The Supreme Court has severely, and steadfastly, compromised the Voting Right Act’s effectiveness over the past decade and things could get worse. This article by G. Michael Parsons and Joshua Sellers is published by Harvard Law Review. Here is an excerpt:
The Voting Rights Act of 1965 (VRA) is an essential safeguard of the political equality of racial and ethnic minorities. Yet the Supreme Court has severely, and steadfastly, compromised the VRA’s effectiveness over the past decade. Through novel constitutional doctrines, strained statutory readings, and inconsistent application of procedural principles, the Court has placed the VRA’s future in doubt. The result is a less representative, less inclusive democracy.

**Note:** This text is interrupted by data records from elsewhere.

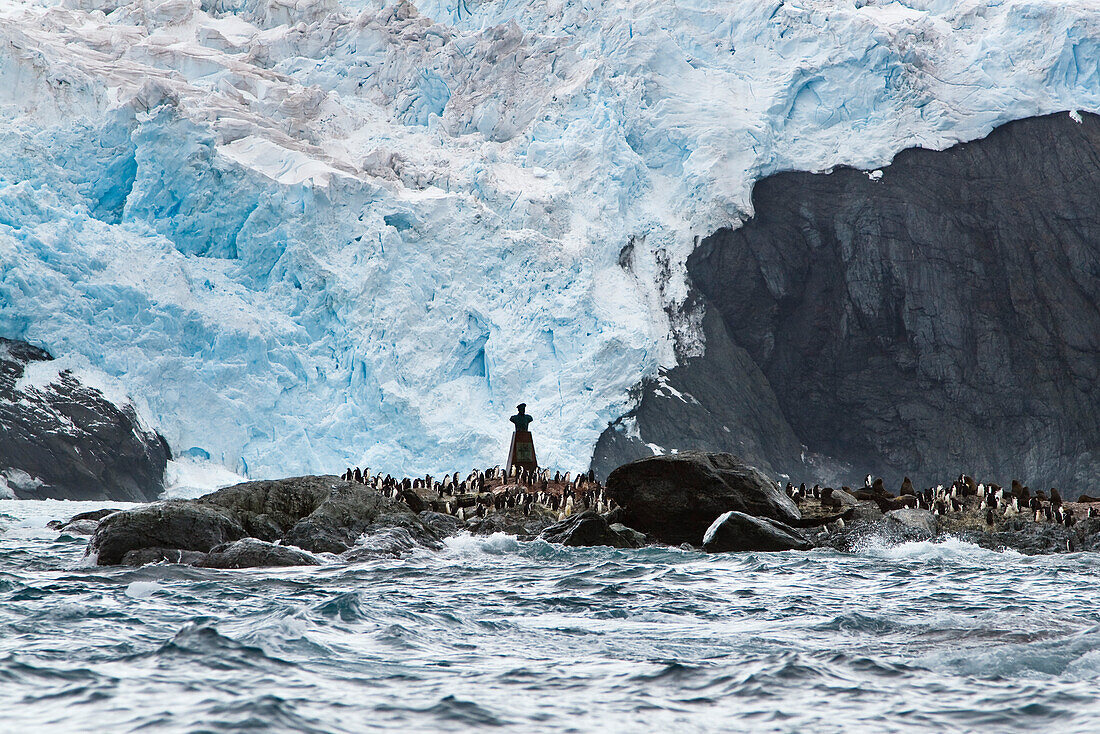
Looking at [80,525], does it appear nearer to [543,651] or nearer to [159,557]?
[159,557]

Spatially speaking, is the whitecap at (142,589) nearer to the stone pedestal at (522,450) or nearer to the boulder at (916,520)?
the boulder at (916,520)

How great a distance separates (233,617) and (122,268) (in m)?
23.6

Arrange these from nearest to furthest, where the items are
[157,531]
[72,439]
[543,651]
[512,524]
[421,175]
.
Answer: [543,651], [157,531], [512,524], [72,439], [421,175]

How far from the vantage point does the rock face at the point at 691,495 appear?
544 inches

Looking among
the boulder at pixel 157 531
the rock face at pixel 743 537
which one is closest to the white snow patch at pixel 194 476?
the boulder at pixel 157 531

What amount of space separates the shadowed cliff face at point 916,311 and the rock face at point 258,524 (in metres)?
21.4

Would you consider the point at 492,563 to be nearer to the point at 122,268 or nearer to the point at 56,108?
the point at 122,268

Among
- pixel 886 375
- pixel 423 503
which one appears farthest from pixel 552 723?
pixel 886 375

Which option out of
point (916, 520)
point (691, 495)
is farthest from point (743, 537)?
point (916, 520)

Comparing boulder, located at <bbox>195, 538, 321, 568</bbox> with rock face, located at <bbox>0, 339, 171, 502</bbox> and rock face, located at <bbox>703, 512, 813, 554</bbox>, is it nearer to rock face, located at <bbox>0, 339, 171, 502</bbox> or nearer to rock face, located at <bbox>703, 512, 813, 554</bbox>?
rock face, located at <bbox>703, 512, 813, 554</bbox>

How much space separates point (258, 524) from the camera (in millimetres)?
12086

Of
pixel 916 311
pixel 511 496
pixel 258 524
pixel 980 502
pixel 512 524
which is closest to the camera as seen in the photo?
pixel 258 524

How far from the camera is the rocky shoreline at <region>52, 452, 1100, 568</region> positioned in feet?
34.2

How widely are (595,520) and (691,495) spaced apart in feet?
5.78
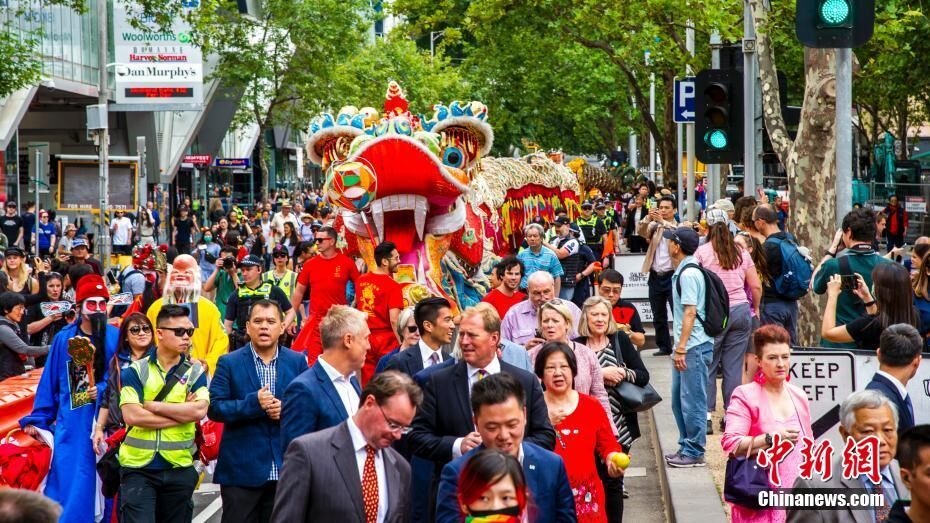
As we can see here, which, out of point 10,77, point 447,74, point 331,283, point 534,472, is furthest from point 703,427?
point 447,74

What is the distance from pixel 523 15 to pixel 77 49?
1823 centimetres

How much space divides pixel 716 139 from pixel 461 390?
8.53 m

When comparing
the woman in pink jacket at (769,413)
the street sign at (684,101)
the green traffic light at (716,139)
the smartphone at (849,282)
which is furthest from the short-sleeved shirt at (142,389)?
the street sign at (684,101)

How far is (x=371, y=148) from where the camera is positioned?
1372 centimetres

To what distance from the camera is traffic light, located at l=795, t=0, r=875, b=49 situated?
9.71 meters

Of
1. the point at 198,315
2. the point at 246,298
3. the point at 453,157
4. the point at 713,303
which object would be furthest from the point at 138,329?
the point at 453,157

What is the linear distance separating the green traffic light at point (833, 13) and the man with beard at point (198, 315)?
14.5 ft

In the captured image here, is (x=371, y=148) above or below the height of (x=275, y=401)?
above

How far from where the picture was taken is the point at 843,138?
33.0 ft

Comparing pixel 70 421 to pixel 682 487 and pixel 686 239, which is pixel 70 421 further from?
pixel 686 239

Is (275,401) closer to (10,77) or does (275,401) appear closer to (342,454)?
(342,454)

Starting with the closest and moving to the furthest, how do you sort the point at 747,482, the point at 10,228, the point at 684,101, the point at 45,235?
the point at 747,482 < the point at 684,101 < the point at 10,228 < the point at 45,235

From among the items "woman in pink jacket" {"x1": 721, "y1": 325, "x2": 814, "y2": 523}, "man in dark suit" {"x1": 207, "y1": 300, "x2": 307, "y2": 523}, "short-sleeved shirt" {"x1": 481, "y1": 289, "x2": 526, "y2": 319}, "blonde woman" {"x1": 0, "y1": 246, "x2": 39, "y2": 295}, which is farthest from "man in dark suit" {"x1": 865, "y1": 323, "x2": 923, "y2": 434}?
"blonde woman" {"x1": 0, "y1": 246, "x2": 39, "y2": 295}

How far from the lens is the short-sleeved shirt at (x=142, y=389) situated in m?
7.88
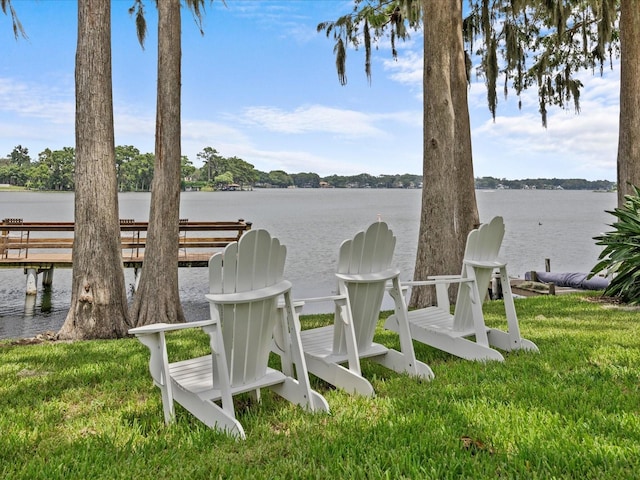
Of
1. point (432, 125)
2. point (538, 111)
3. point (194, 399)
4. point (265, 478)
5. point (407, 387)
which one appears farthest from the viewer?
point (538, 111)

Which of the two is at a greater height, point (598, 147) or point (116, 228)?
point (598, 147)

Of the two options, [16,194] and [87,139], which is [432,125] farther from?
[16,194]

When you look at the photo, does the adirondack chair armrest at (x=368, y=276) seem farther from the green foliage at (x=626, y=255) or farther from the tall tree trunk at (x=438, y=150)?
the green foliage at (x=626, y=255)

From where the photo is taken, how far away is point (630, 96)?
24.8ft

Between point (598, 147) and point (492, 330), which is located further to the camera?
point (598, 147)

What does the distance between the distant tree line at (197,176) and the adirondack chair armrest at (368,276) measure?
39.3 metres

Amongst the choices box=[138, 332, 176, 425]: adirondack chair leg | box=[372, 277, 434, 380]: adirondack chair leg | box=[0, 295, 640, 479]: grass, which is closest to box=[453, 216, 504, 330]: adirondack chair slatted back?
box=[0, 295, 640, 479]: grass

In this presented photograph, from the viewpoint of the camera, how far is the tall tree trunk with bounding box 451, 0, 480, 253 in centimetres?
782

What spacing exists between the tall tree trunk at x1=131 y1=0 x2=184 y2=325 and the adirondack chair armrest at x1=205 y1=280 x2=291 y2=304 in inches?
160

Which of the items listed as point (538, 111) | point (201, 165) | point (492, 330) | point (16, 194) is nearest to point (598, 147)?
point (538, 111)

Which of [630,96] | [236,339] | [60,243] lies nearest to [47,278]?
[60,243]

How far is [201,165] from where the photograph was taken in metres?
78.2

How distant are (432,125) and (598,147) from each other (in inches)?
1873

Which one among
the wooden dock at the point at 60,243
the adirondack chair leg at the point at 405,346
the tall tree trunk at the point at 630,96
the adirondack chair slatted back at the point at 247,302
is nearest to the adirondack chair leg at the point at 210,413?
the adirondack chair slatted back at the point at 247,302
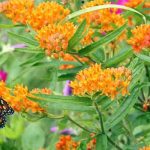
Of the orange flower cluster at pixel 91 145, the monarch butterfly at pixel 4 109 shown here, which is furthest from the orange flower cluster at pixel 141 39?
the monarch butterfly at pixel 4 109

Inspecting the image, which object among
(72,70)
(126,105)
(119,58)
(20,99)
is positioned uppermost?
(72,70)

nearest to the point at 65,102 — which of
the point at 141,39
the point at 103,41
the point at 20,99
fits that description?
the point at 20,99

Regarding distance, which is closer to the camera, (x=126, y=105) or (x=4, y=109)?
(x=126, y=105)

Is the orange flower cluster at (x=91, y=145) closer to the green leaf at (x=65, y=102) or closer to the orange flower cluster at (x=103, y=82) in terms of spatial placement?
the green leaf at (x=65, y=102)

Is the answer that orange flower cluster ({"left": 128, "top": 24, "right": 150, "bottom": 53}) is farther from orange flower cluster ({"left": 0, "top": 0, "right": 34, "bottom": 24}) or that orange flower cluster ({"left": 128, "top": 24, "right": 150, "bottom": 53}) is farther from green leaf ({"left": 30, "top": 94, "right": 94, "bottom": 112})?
orange flower cluster ({"left": 0, "top": 0, "right": 34, "bottom": 24})

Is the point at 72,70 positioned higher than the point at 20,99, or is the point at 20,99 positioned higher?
the point at 72,70

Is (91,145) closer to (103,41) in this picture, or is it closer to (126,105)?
(126,105)

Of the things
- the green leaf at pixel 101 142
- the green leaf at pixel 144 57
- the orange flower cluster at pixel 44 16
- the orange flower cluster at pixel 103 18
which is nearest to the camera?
the green leaf at pixel 144 57
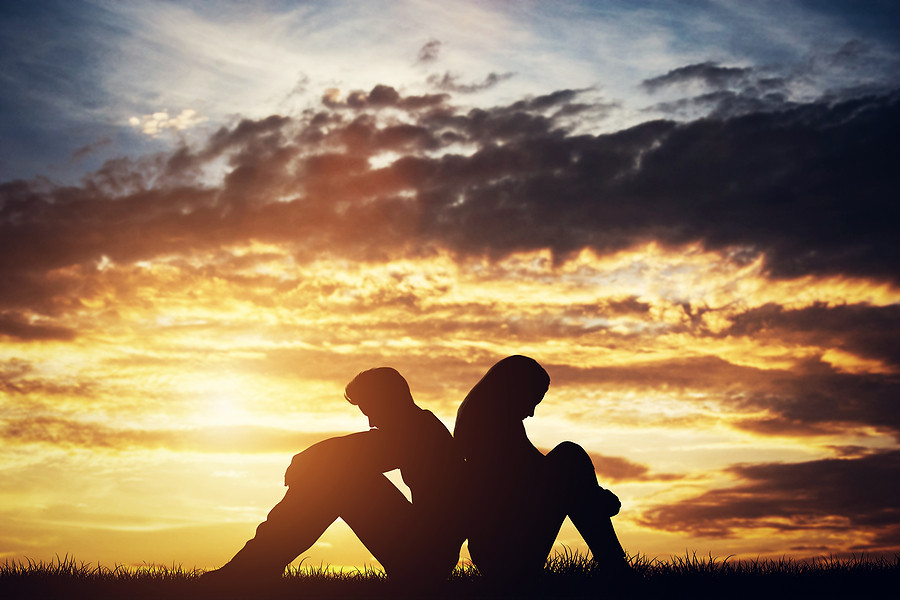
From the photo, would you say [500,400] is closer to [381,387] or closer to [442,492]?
[442,492]

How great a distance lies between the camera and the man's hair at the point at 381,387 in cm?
769

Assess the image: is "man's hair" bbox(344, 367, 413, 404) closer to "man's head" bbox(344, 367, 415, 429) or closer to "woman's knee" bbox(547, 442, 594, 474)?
"man's head" bbox(344, 367, 415, 429)

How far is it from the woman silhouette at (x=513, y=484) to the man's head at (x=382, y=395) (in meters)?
0.77

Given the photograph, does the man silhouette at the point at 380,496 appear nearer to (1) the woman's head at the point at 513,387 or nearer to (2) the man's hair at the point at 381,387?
(2) the man's hair at the point at 381,387

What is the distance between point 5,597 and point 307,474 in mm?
3859

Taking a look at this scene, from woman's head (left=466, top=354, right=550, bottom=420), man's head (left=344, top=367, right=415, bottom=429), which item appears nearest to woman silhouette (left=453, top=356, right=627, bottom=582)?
woman's head (left=466, top=354, right=550, bottom=420)

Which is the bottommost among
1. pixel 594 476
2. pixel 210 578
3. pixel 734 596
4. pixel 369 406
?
pixel 734 596

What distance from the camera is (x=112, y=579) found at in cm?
921

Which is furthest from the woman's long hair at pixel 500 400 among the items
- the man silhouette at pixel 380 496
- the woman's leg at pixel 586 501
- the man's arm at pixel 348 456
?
the man's arm at pixel 348 456

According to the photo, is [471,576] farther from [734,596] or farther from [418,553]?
[734,596]

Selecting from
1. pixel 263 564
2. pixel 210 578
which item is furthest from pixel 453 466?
pixel 210 578

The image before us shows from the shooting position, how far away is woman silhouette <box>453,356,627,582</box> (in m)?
8.00

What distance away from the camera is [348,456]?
7773 millimetres

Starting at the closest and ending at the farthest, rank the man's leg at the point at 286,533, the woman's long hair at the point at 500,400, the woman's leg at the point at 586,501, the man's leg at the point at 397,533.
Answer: the man's leg at the point at 286,533
the man's leg at the point at 397,533
the woman's long hair at the point at 500,400
the woman's leg at the point at 586,501
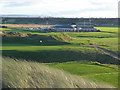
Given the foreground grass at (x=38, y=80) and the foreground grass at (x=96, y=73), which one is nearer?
the foreground grass at (x=38, y=80)

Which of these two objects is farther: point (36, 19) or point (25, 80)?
point (36, 19)

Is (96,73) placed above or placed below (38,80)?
below

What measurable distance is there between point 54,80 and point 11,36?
126ft

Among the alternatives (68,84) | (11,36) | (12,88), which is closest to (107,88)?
(68,84)

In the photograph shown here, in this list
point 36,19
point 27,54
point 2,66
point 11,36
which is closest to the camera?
point 2,66

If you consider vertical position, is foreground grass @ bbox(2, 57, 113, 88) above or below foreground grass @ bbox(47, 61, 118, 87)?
above

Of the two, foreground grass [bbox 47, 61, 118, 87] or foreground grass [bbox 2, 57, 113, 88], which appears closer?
foreground grass [bbox 2, 57, 113, 88]

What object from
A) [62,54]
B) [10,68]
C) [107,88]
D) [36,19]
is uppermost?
[36,19]

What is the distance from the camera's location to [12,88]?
4.25 m

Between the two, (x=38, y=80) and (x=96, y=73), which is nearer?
(x=38, y=80)

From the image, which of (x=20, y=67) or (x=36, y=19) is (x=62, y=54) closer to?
(x=20, y=67)

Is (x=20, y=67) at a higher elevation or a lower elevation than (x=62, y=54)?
higher

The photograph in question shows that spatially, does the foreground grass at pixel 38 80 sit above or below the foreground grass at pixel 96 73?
above

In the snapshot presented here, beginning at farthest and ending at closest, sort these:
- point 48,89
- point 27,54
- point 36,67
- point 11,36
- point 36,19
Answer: point 36,19
point 11,36
point 27,54
point 36,67
point 48,89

In February, the Court sent shockwaves through the voting rights world when it abruptly stayed a district court decision holding that Alabama had violated the VRA. In explaining the decision to step in, Chief Justice Roberts and Justices Kavanaugh and Alito strongly signaled that the VRA, as conventionally applied in redistricting disputes, is in a precarious state.
Last month, the future trajectory of the VRA started coming into focus—and the picture is bleak. In Wisconsin Legislature v. Wisconsin Elections Commission, the Court’s conservative majority initiated a radical overhaul of four decades’ worth of established doctrine in yet another opinion rushed out without full briefing or oral argument.